─── Fragment tekstu ───

Dyskusję na temat ochrony zwierząt w cyrku wywołała niedawna decyzja prezydenta Słupska, Roberta Biedronia, który nie zgodził się na występy cyrku w mieście. Jak uzasadniano, "tresowanie zwierząt budzi wątpliwości Urzędu Miejskiego, co do przestrzegania praw zwierząt i ich dobrostanu".

Kwestię wykorzystywania do celów rozrywkowych, widowiskowych, filmowych, sportowych i specjalnych, w tym traktowania zwierząt w cyrkach, reguluje w tej chwili ustawa o ochronie zwierząt oraz rozporządzenie Ministra Środowiska do tejże ustawy.

Mówią one m.in. o tym, że warunki występów, treningów i tresury oraz metody postępowania ze zwierzętami wykorzystywanymi do celów rozrywkowych nie mogą zagrażać ich życiu i zdrowiu ani powodować cierpienia. Przewidują, że zwierzęta "stosownie do potrzeb biologii" powinny być utrzymywane "w warunkach uwzględniających i zachowania", "zapewniających swobodę ruchu" czy "wypoczynek w czasie zgodnym z ich aktywnością życiową".

Zdaniem obrońców zwierząt zalecenia te pozostają w dużej mierze fikcją, bo nie określają warunków panujących w cyrku.

W Polsce działa 17 cyrków, które w swoich przedstawieniach wykorzystują zwierzęta, m.in. słonie, lwy, tygrysy, wielbłądy, foki, lamy, zebry, krokodyle, fretki, konie, kozy, węże, warany, legwany, psy i byki.

─── Zawartość zbioru danych ───

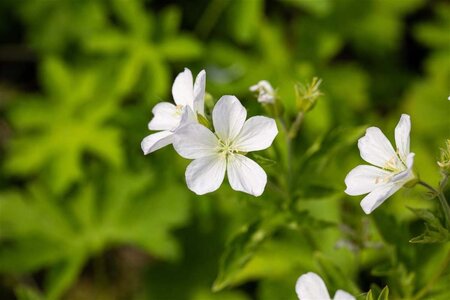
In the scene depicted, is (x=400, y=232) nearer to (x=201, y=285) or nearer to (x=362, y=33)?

───

Zadanie do wykonania:
Na podstawie tekstu o zwierzętach w cyrkach należy krótko odpowiedzieć na pytania:
1. Kto nie zgodził się na występy cyrku w Słupsku?
2. Jakie akty prawne regulują obecnie traktowanie zwierząt w cyrkach?
3. Ile cyrków działających w Polsce wykorzystuje zwierzęta w przedstawieniach?
Dane nie mają tutaj żadnego znaczenia.

Odpowiedź do zadania:
1. Prezydent Słupska, Robert Biedroń.
2. Ustawa o ochronie zwierząt oraz rozporządzenie Ministra Środowiska do tej ustawy.
3. 17 cyrków.